Что это Гопчик бригаду не ведет?
— Двенадцать, четырнадцать,.. — идет счет.
Да мисок не достало на кухне. Мимо головы и плеча Павла видно Шухову: две руки повара поставили две миски в окошечке и, держась за них, остановились, как бы в раздумье. Должно, он повернулся и посудомоев ругает. А тут ему в окошечко еще стопку мисок опорожненных суют. Он с тех нижних мисок руки стронул, стопку порожних назад передает.
Шухов покинул всю гору мисок своих за столом, ногой через скамью перемахнул, обе миски потянул и, вроде не для повара, а для Павла, повторил не очень громко:
— Четырнадцать.
— Стой! Куда потянул? — заорал повар.
— Наш, наш, — подтвердил Павло.
— Ваш-то, ваш, да счета не сбивай!
— Четырна’йцать, — пожал плечами Павло.

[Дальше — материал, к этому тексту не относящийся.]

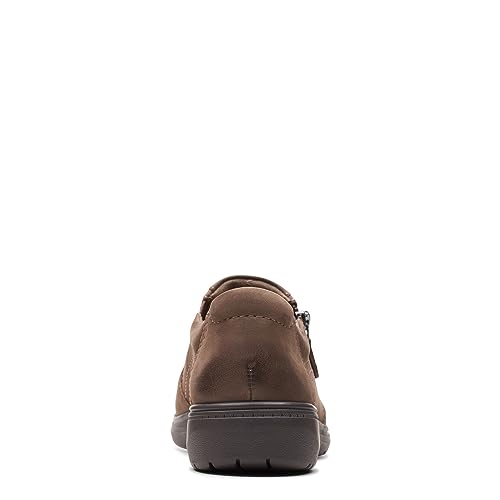 Clarks Clarks Brown's Carleigh Ray Oxford, Taupe Nubuck, 9 Wide US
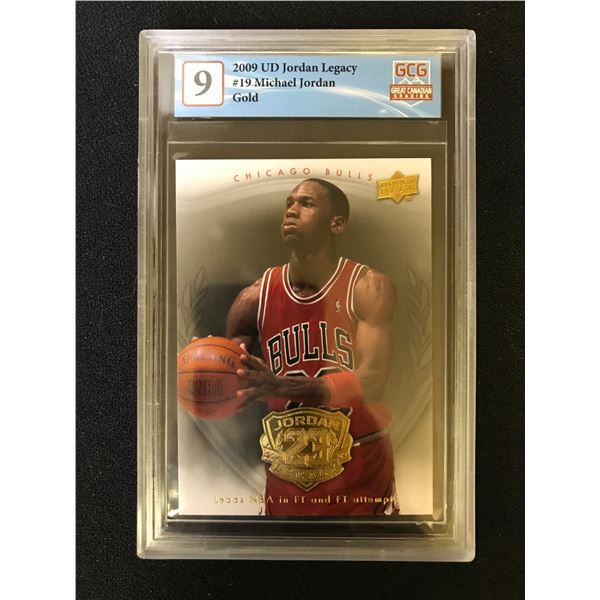 2000 UPPER DECK GOLD MICHAEL JORDAN LEGACY (GCG 9.5)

Он-то бы сам не стал миски косить, ему, как помбригадиру, авторитет надо держать, ну, а тут повторил за Шуховым, на него же и свалить можно.
— Я «четырнадцать» уже говорил! — разоряется повар.
— Ну что ж, что говорил! а сам не дал, руками задержал! — шумнул Шухов. — Иди считай, не веришь? Вот они, на столе все!